-- start Records for this exercise --

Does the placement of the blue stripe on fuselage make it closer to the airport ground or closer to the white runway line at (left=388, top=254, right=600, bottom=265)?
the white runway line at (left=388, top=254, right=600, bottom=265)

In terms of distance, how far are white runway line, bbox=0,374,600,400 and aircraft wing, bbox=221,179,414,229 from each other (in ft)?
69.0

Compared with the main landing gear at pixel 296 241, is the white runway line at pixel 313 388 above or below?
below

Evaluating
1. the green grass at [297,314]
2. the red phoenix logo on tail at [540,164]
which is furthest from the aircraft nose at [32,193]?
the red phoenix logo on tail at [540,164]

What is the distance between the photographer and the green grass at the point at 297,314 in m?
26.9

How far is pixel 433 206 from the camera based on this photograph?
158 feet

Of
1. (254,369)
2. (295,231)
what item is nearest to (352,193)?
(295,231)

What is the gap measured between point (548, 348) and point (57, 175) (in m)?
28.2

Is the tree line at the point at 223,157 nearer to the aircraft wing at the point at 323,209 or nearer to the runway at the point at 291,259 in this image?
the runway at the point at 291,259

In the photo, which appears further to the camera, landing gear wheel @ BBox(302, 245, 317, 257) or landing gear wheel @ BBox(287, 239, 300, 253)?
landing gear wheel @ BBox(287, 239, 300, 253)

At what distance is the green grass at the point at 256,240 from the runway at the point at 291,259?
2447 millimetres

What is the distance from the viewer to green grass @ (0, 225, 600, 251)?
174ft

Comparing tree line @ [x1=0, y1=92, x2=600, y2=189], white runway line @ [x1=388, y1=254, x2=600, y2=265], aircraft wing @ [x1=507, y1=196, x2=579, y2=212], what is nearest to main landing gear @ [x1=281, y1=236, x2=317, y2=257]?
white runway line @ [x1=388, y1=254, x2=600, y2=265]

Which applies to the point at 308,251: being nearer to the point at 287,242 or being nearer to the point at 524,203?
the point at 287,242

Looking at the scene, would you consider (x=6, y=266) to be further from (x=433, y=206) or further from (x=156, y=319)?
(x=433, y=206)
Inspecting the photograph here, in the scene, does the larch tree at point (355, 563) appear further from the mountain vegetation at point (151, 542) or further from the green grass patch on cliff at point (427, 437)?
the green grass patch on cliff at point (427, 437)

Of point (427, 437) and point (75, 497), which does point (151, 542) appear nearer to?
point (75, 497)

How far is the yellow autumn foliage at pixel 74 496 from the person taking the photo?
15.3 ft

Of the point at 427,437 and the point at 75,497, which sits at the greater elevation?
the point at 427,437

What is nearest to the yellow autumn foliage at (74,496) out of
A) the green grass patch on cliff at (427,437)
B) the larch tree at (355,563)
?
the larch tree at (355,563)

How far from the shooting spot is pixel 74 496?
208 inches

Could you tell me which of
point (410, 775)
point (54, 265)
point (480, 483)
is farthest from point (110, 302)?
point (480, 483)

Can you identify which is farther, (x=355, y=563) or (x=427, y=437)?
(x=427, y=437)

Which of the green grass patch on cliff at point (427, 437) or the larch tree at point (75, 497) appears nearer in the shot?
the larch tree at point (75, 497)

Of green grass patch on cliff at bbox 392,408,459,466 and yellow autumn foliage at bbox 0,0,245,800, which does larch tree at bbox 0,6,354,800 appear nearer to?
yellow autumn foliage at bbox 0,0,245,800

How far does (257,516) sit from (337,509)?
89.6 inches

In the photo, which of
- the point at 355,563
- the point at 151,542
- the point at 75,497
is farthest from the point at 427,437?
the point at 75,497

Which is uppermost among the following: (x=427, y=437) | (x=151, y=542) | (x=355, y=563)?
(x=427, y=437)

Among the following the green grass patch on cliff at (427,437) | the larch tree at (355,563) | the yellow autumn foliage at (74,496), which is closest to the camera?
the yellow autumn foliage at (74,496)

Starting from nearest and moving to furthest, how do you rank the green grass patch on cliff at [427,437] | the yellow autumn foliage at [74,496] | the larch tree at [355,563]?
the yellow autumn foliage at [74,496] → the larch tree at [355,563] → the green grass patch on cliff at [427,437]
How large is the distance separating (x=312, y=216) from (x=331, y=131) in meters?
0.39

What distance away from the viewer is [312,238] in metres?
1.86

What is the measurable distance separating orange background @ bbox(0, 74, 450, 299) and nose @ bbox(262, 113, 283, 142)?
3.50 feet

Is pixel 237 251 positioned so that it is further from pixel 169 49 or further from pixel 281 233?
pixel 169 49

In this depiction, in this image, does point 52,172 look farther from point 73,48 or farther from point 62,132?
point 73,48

-- end Records for this exercise --

*Problem*
Copy every one of the rows above word for word, with nothing changed.

*The response*
Does the placement of the blue stripe on fuselage make it closer to the airport ground or closer to the white runway line at (left=388, top=254, right=600, bottom=265)?
the white runway line at (left=388, top=254, right=600, bottom=265)

In terms of distance, how far are white runway line, bbox=0,374,600,400 and aircraft wing, bbox=221,179,414,229 from each other (in ft)?
69.0

Compared with the main landing gear at pixel 296 241, is the white runway line at pixel 313 388 above or below?
below

Evaluating
1. the green grass at [297,314]
2. the red phoenix logo on tail at [540,164]
which is furthest from the aircraft nose at [32,193]?
the red phoenix logo on tail at [540,164]

What is the distance between the photographer and the green grass at the point at 297,314 in m?
26.9

How far is pixel 433 206 from the camera based on this photograph?
158 feet

Of
1. (254,369)
2. (295,231)
what item is nearest to (352,193)?
(295,231)

What is the gap measured between point (548, 348) and point (57, 175) (in m)?
28.2

Is the tree line at the point at 223,157 nearer to the aircraft wing at the point at 323,209 or nearer to the runway at the point at 291,259 in this image?
the runway at the point at 291,259

In the photo, which appears further to the camera, landing gear wheel @ BBox(302, 245, 317, 257) or landing gear wheel @ BBox(287, 239, 300, 253)?
landing gear wheel @ BBox(287, 239, 300, 253)

At what distance is the green grass at the point at 256,240 from the runway at the point at 291,259?
2447 millimetres

What is the distance from the viewer to green grass @ (0, 225, 600, 251)?
174ft

Comparing tree line @ [x1=0, y1=92, x2=600, y2=189], white runway line @ [x1=388, y1=254, x2=600, y2=265], aircraft wing @ [x1=507, y1=196, x2=579, y2=212], what is nearest to main landing gear @ [x1=281, y1=236, x2=317, y2=257]?
white runway line @ [x1=388, y1=254, x2=600, y2=265]

Which applies to the point at 308,251: being nearer to the point at 287,242 or being nearer to the point at 524,203?
the point at 287,242

Looking at the scene, would you consider (x=6, y=266) to be further from (x=433, y=206) or further from (x=156, y=319)?
(x=433, y=206)
Inspecting the photograph here, in the scene, does the larch tree at point (355, 563) appear further from the mountain vegetation at point (151, 542) or further from the green grass patch on cliff at point (427, 437)?
the green grass patch on cliff at point (427, 437)

Of point (427, 437) and point (75, 497), which does point (151, 542) appear nearer to?
point (75, 497)

How far is the yellow autumn foliage at pixel 74 496 from the person taking the photo?
15.3 ft

Of the point at 427,437 and the point at 75,497, which sits at the greater elevation?
the point at 427,437

What is nearest to the yellow autumn foliage at (74,496) out of
A) the green grass patch on cliff at (427,437)
B) the larch tree at (355,563)
?
the larch tree at (355,563)

How far from the shooting spot is pixel 74 496?
208 inches

Could you tell me which of
point (410, 775)
point (54, 265)
point (480, 483)
is farthest from point (110, 302)?
point (480, 483)

Can you identify which is farther, (x=355, y=563) or (x=427, y=437)?
(x=427, y=437)

Which of the green grass patch on cliff at point (427, 437) or the larch tree at point (75, 497) appears nearer in the shot?
the larch tree at point (75, 497)

Of green grass patch on cliff at bbox 392,408,459,466 and yellow autumn foliage at bbox 0,0,245,800, which does larch tree at bbox 0,6,354,800 appear nearer to?
yellow autumn foliage at bbox 0,0,245,800

How far does (257,516) sit from (337,509)?
89.6 inches

In the photo, which of
- the point at 355,563
- the point at 151,542
- the point at 75,497
is farthest from the point at 427,437?
the point at 75,497

Which is uppermost among the following: (x=427, y=437) | (x=151, y=542) | (x=355, y=563)?
(x=427, y=437)

Among the following the green grass patch on cliff at (427,437) | the larch tree at (355,563) | the yellow autumn foliage at (74,496), which is closest to the camera?
the yellow autumn foliage at (74,496)

Starting from nearest and moving to furthest, how do you rank the green grass patch on cliff at [427,437] | the yellow autumn foliage at [74,496] | the larch tree at [355,563]?
the yellow autumn foliage at [74,496] → the larch tree at [355,563] → the green grass patch on cliff at [427,437]
How large is the distance separating (x=312, y=216) from (x=331, y=131) in meters?
0.39

What distance away from the viewer is [312,238] in metres?
1.86

What is the measurable distance separating orange background @ bbox(0, 74, 450, 299) and nose @ bbox(262, 113, 283, 142)?
3.50 feet

Is pixel 237 251 positioned so that it is further from pixel 169 49 or further from pixel 281 233?
pixel 169 49

In this depiction, in this image, does point 52,172 look farther from point 73,48 or farther from point 62,132?
point 73,48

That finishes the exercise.